Sicuramente era già disponibile a
Lucca (forse col disegnatore presente per le dédicaces), io l’ho preso solo al mio ritorno. Questo ultimo volume
del tour de force in dieci episodi
che dal 2014 al 2018 hanno ricostruito anno per anno con un secolo di differita
le vicende della Grande Guerra è appassionante e si legge tutto d’un fiato, ma
in questo caso non è necessariamente un pregio.
Siamo alle ultime fasi del
conflitto (e anche un po’ dopo) e i singoli capitoli hanno una marcata impronta
monografica: nel primo, La caverna del
drago (giugno 1917), vengono illustrate le condizioni di vita nelle
fattorie in cui venivano costretti a lavorare i prigionieri di guerra e viene
impietosamente mostrata l’inadeguatezza dei graduati al fronte, in Sulla terra come in cielo (luglio 1918)

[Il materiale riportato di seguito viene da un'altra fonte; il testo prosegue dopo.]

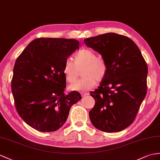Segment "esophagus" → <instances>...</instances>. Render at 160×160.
Here are the masks:
<instances>
[{"label":"esophagus","instance_id":"34e87169","mask_svg":"<svg viewBox=\"0 0 160 160\" xmlns=\"http://www.w3.org/2000/svg\"><path fill=\"white\" fill-rule=\"evenodd\" d=\"M81 95H82V96H85L89 94V93H87V92H81Z\"/></svg>","mask_w":160,"mask_h":160}]
</instances>
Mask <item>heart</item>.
I'll return each mask as SVG.
<instances>
[{
  "label": "heart",
  "mask_w": 160,
  "mask_h": 160,
  "mask_svg": "<svg viewBox=\"0 0 160 160\" xmlns=\"http://www.w3.org/2000/svg\"><path fill=\"white\" fill-rule=\"evenodd\" d=\"M83 69V77L72 84L70 88L75 91H88L92 89L97 81H102L107 71V64L103 58L97 56L92 49H83L73 57V62L67 60L63 67V74L69 83H73L79 76V71Z\"/></svg>",
  "instance_id": "heart-1"
}]
</instances>
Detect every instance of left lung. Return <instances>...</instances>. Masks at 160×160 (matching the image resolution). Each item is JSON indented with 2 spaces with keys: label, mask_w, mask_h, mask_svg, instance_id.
Here are the masks:
<instances>
[{
  "label": "left lung",
  "mask_w": 160,
  "mask_h": 160,
  "mask_svg": "<svg viewBox=\"0 0 160 160\" xmlns=\"http://www.w3.org/2000/svg\"><path fill=\"white\" fill-rule=\"evenodd\" d=\"M106 61L107 71L100 86L91 92L95 105L89 119L98 130L122 131L134 122L145 98L148 68L135 42L123 35L106 33L84 39Z\"/></svg>",
  "instance_id": "left-lung-1"
}]
</instances>
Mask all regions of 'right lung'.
I'll return each instance as SVG.
<instances>
[{
    "label": "right lung",
    "mask_w": 160,
    "mask_h": 160,
    "mask_svg": "<svg viewBox=\"0 0 160 160\" xmlns=\"http://www.w3.org/2000/svg\"><path fill=\"white\" fill-rule=\"evenodd\" d=\"M79 42L63 38H38L17 58L11 91L22 119L39 132L56 131L67 121L70 109L81 99L73 91L65 95L63 67L79 49Z\"/></svg>",
    "instance_id": "add662e5"
}]
</instances>
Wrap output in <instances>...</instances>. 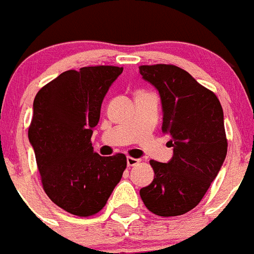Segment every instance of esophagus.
Masks as SVG:
<instances>
[{
  "instance_id": "esophagus-1",
  "label": "esophagus",
  "mask_w": 254,
  "mask_h": 254,
  "mask_svg": "<svg viewBox=\"0 0 254 254\" xmlns=\"http://www.w3.org/2000/svg\"><path fill=\"white\" fill-rule=\"evenodd\" d=\"M138 163H139V159H134V157H127V167H134V165H137Z\"/></svg>"
}]
</instances>
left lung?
<instances>
[{
    "mask_svg": "<svg viewBox=\"0 0 254 254\" xmlns=\"http://www.w3.org/2000/svg\"><path fill=\"white\" fill-rule=\"evenodd\" d=\"M142 78L159 91L163 131L173 156L151 160L155 177L140 189L147 209L161 217L181 216L201 201L227 153L223 110L214 93L172 64L140 65Z\"/></svg>",
    "mask_w": 254,
    "mask_h": 254,
    "instance_id": "obj_1",
    "label": "left lung"
}]
</instances>
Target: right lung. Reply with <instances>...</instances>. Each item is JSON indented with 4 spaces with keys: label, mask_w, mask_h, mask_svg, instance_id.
Instances as JSON below:
<instances>
[{
    "label": "right lung",
    "mask_w": 254,
    "mask_h": 254,
    "mask_svg": "<svg viewBox=\"0 0 254 254\" xmlns=\"http://www.w3.org/2000/svg\"><path fill=\"white\" fill-rule=\"evenodd\" d=\"M121 73L112 65L65 71L33 102L28 138L42 186L53 203L74 216L99 212L127 168L124 153L103 157L90 143L102 102Z\"/></svg>",
    "instance_id": "1"
}]
</instances>
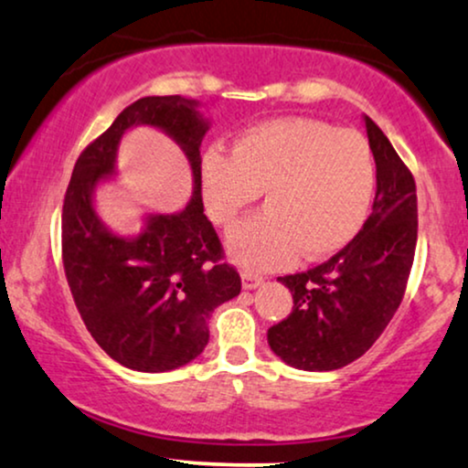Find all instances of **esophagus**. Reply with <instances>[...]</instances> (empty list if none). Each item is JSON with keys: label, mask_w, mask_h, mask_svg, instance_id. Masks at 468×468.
<instances>
[{"label": "esophagus", "mask_w": 468, "mask_h": 468, "mask_svg": "<svg viewBox=\"0 0 468 468\" xmlns=\"http://www.w3.org/2000/svg\"><path fill=\"white\" fill-rule=\"evenodd\" d=\"M261 283H263V279L259 277V274H252V272L241 274V288H244V290H255Z\"/></svg>", "instance_id": "obj_1"}]
</instances>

sono di scena i piloti statunitensi e i guasti della dipendenza da cocaina
mentre l’ultimo episodio, La luna in
eredità (novembre 1918), verte sui danni che la guerra ha causato sulle
menti e i corpi dei soldati anche dopo che è ufficialmente finita. Il tutto è
ovviamente intrecciato con le storie di quei pochi poilus sopravvissuti degli otto che hanno cominciato questa
traversata infernale.
Il fumetto, come dicevo, si legge
rapidamente e con trasporto. Ciò è dovuto sicuramente alle situazioni
avvincenti e ben ricostruite, ma purtroppo anche a una certa stringatezza da
parte di Corbeyran, che non adotta molto spesso la struttura a quattro strisce
tipica della BéDé e che addirittura, quasi avesse avuto voglia di finire il
prima possibile, si affida a parecchie splash
pages. La retorica antimilitarista è ovviamente sempre in primo piano, ma
per quanto supportata da basi storiche precise risulta a volte un po’ forzata
quando alcuni personaggi parlano con una cognizione di causa o una consapevolezza
che sembrano estranee al loro ambiente di provenienza o alla loro cultura. In
quest’ottica si inseriscono anche i destini tragici di quasi tutti gli otto
protagonisti e delle loro donne, una scelta ben precisa dello sceneggiatore che
però sfocia in un nichilismo disperato che, almeno nel mio caso, tende a
spersonalizzare i protagonisti per ridurli a metafore esemplari, un campionario
di casi clinici.
I disegni di Étienne Le Roux, pur
tendenti al caricaturale, non sono male; non capisco però cosa ci abbia ravvisato
Sergio Brancato di affine a Hergé e Floc’h: anche se i volti sono spesso
stilizzati (vedi gli ovali giganteschi delle donne con gli occhietti che ci
navigano dentro) il suo tratto è molto più dettagliato, “sporco” e realistico
di quello della linea chiara.
L’ordalia a cui apparentemente si è sottoposto (10 volumi alla francese in
cinque anni!) è in realtà meno eroica di quello che può sembrare, visto che è
stato supportato negli sfondi da Jérôme Brizard e Loïc Chevallier. Brizard ha
curato anche i colori, poco coprenti ed efficaci nelle scene diurne e bene
illuminate ma forse un pochino troppo lividi in quelle notturne. Belli gli
acquerelli di Le Roux che affiorano qua e là in questi tre episodi, nella
finzione opera di Momo.
14-18 avrebbe potuto essere il fumetto che mi avrebbe riappacificato
col genere bellico, sin troppo presente per i miei gusti su Historica. Io stesso non mi capacitavo
rileggendo le vecchie recensioni
di quanto mi avesse coinvolto, e invece alla fine resta l’amaro in bocca. Non è
stata affatto un’occasione sprecata e la saga rimane senz’altro un buon
prodotto, ma viste le premesse e la cura profusa nel progetto avrei preferito
un finale più corposo e un po’ meno scontato.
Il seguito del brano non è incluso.